The stand has remained in its current location ever since, despite the area's gentrification and the arrival of new restaurants and cafés. Over time, Rojas began employing assistants, including Jenni. When the stand closes, its equipment is stored in a nearby parking lot. Jenni, an employee rather than a relative of Rojas, became closely associated with the stand, and her name was later mistakenly added to Google Maps.

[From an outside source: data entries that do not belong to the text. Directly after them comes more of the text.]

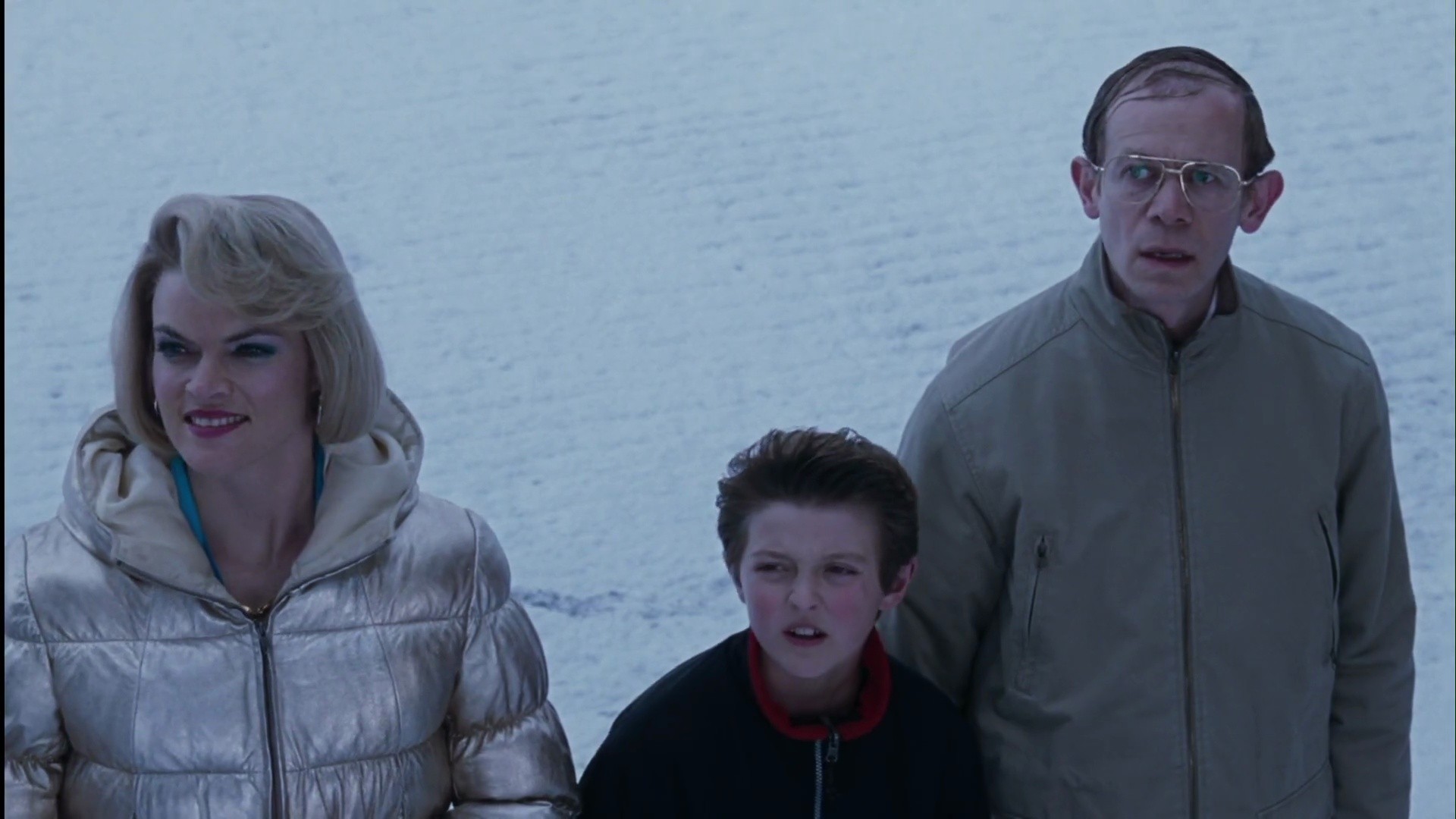 Shot 726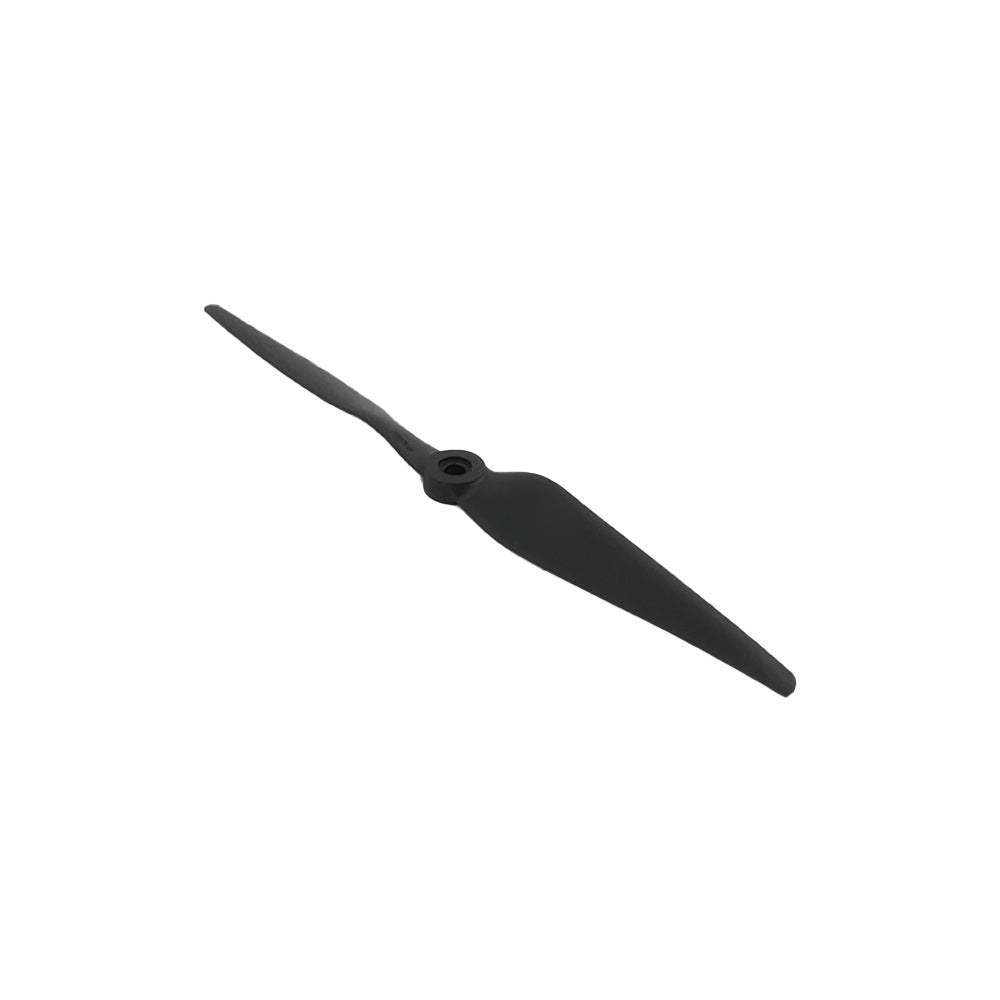 HQProp 7x12 Thin Electric 2-Blade Propeller (Set of 2) - 2CCW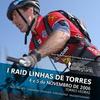 cartaz_I_RAID_LINHAS_DE_TORRES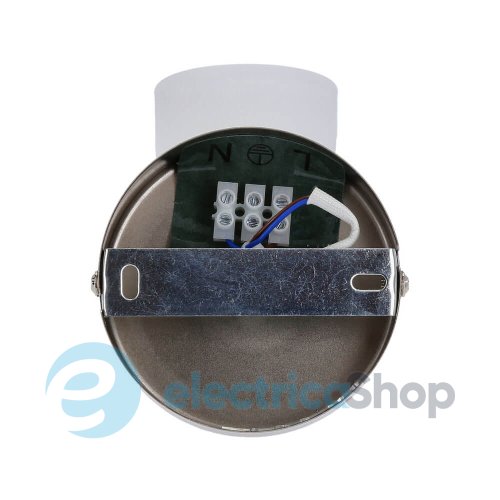 Бра Candellux SELIA 91-69979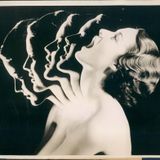 Debaser :: Tues July 29 2014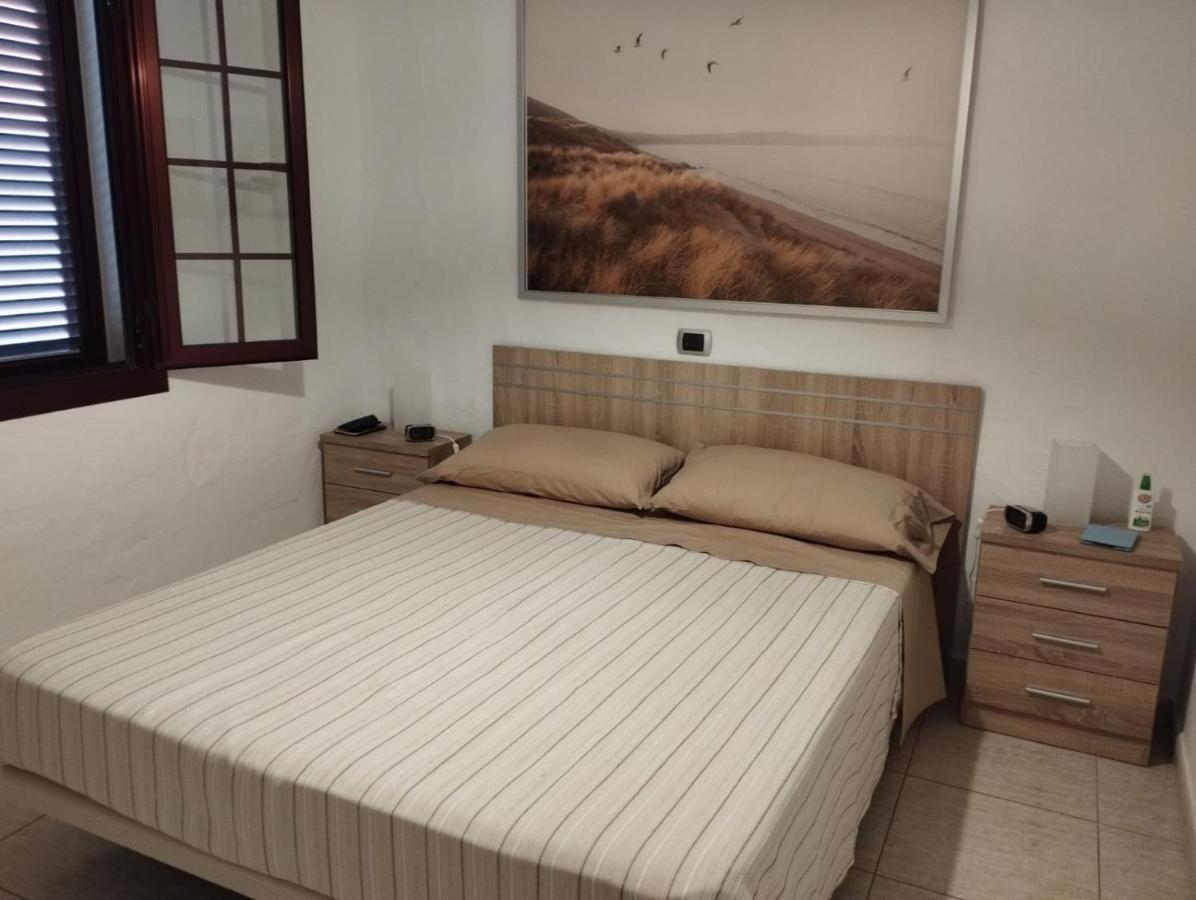 Casa Solymar Canarias 6 Βίλα Caleta De Fuste Εξωτερικό φωτογραφία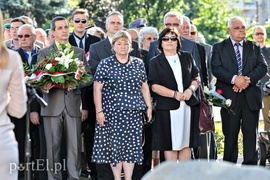 Elbląg pokazał, czym było Powstanie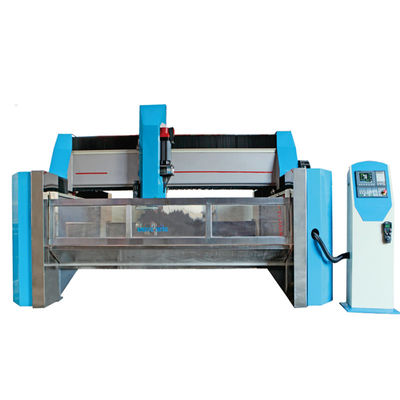  Glass engraving machines manufacturing stained glass automatic cnc glass bizote glass graving machine
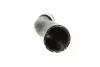 Фото Патрубок інтеркулера Skoda Octavia/ VW Golf IV/ Audi A3/ Seat Toledo 96-11 Solgy (114043) зображення 7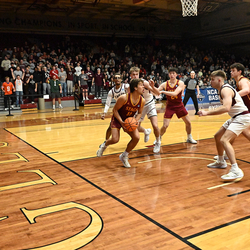 Photo: 260307-UWL-CMS-M-0598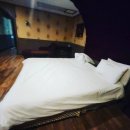 (주)동부산온천호텔 이미지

Due to the popularity of the food stand, it had to be relocated to the opposite corner due to neighbors' complaints.

== Reception ==
Scarlett Lindeman from Condé Nast Traveler mentioned how hard it is to resist wanting to order and eat more from the stand. She points out that while not all quesadillas come with cheese, customers are given the option to add it. While writing for Bon Appétit, she also described it as a healthy dining option in the city. Brant Cox, writing for The Infatuation, recommended that visitors stop by the stand when sampling street food.

Marco Torres, columnist of Chron.com, praised the quesadilla's tortilla, describing its flavor as "soft" and "earthy". Michael Snyder of The New York Times called the mole verde quesadilla an essential dish to try in the city. Natalia de la Rosa described it as an option for vegan diners.